Marius Schmeding segelt leidenschaftlich gerne. Ein teures Hobby, das sich der Elektrotechnik-Student während seines Studiums eigentlich nicht leisten konnte. Um dennoch ab und zu die Segel setzen zu können, hatten er und zwei Freunde eine clevere Idee: Sie schafften sich gemeinsam ein Segelboot an und entwickelten eine App für einen virtuellen Marktplatz, auf der Segelbegeisterte Boote mieten und vermieten konnten.
Das Konzept kam an, doch die Kommunikation zwischen dem GPS-Tracker, der die Route der Boote verfolgt, dem Reservierungssystem und der App war eine harte Nuss. „Irgendwann haben wir gemerkt, dass wir dieses Knowhow auch für ganz andere Anwendungen einsetzen können“, erinnert sich Schmeding. Zum Beispiel zur Kommunikation zwischen Maschinen in einer Fabrik.
Vor einem Jahr gründeten die Drei die Cybus GmbH. Das Unternehmen bietet eine Software an, eine so genannte Middleware, die Daten aus Maschinen in der Produktion sammelt und für die weitere Auswertung aufbereitet. Der Kunde muss dabei die Daten nicht in die Cloud legen, sondern kann sie auf eigenen Rechnern speichern – ein großes Plus, findet Schmeding, „denn vielen Mittelständlern ist die Cloud zu unsicher und großen Unternehmen erleichtert es die Integration in ihre bestehende IT“.
Cybus ist eines von zahlreichen Start-ups, die auf der Industrie-4.0-Welle mitsegeln. 40 Milliarden Euro will die deutsche Industrie in den nächsten fünf Jahren für die Digitalisierung ausgeben, schätzen die Wirtschaftsprüfer von PwC. Kein Wunder also, dass auch Gründer ein paar Krümel von diesem Kuchen abhaben wollen. Die Ideen ähneln sich oft: Maschinen, Roboter oder Bauteile erzeugen Unmengen Daten, die an die Fertigungssteuerung oder in die Betriebsplanungssoftware übermittelt und dort zu sinnvollen Informationen verarbeitet werden müssen.
Spielwiese für Start-ups
Diese Kommunikation ist eine Spielwiese für Start-ups. Einige habe Boxen entwickelt, die Sensordaten sammeln und über eine gesicherte Verbindung übermitteln, andere programmieren so genannte Cockpits, die den Datenwust visualisieren, betriebliche Entscheidungen erleichtern und die Basis für neue Geschäftsmodelle sein sollen.

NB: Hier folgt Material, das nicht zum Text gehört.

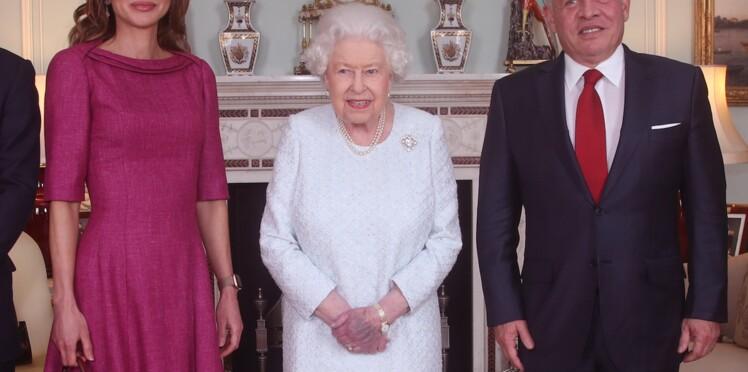 Une photo d'Elisabeth II inquiète les internautes qui craignent pour la santé de la monarque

Damit wirbt auch Cybus. Ein Produzent von Klimamodulen für Schaltschränke nutzt die Middleware der Hamburger, um damit vorausschauende Wartung für seine Kunden anzubieten. So sollen drohende Defekte erkannt werden, bevor sie zu einem Ausfall führen und für diesen Service lässt sich der Hersteller der Klimamodule bezahlen.
Langfristig möchte Cybus daran mitverdienen. Die Software kostet derzeit nichts, die Gründer verdienen ihr Geld mit Beratung und Projekten, bei denen Cybus in Anlagen integriert wird. Eine geplante Finanzierungsrunde soll nun frisches Geld ins Unternehmen spülen, damit das Produkt schneller reift und viele Kunden anspricht. Dann, so der Plan, werde man auch über kostenpflichtige Softwarelizenzen nachdenken.
Fast alle Start-ups machen „irgendwas mit Daten“, denn dort sind die Gründer – häufig Akademiker mit Ingenieur- oder Informatik-Hintergrund – fachlich zuhause. Und dort haben Mittelständler einen Bedarf, den sie mit eigenem Knowhow nicht decken können.
Bei der Idee hilft manchmal der Zufall
In diese Kategorie gehört auch Cassantec aus Zürich. Die Gründer verweisen mit ihrem Firmennamen bewusst auf Cassandra, die Tochter des Trojanischen Königs Priamos. Die tragische Figur der griechischen Mythologie warnte vor dem Untergang Trojas, doch ihre „Kassandrarufe“ blieben ungehört. Dieses Schicksal wäre ihr möglicherweise erspart geblieben, hätte sie mit den mathematischen Methoden von Cassantec argumentiert.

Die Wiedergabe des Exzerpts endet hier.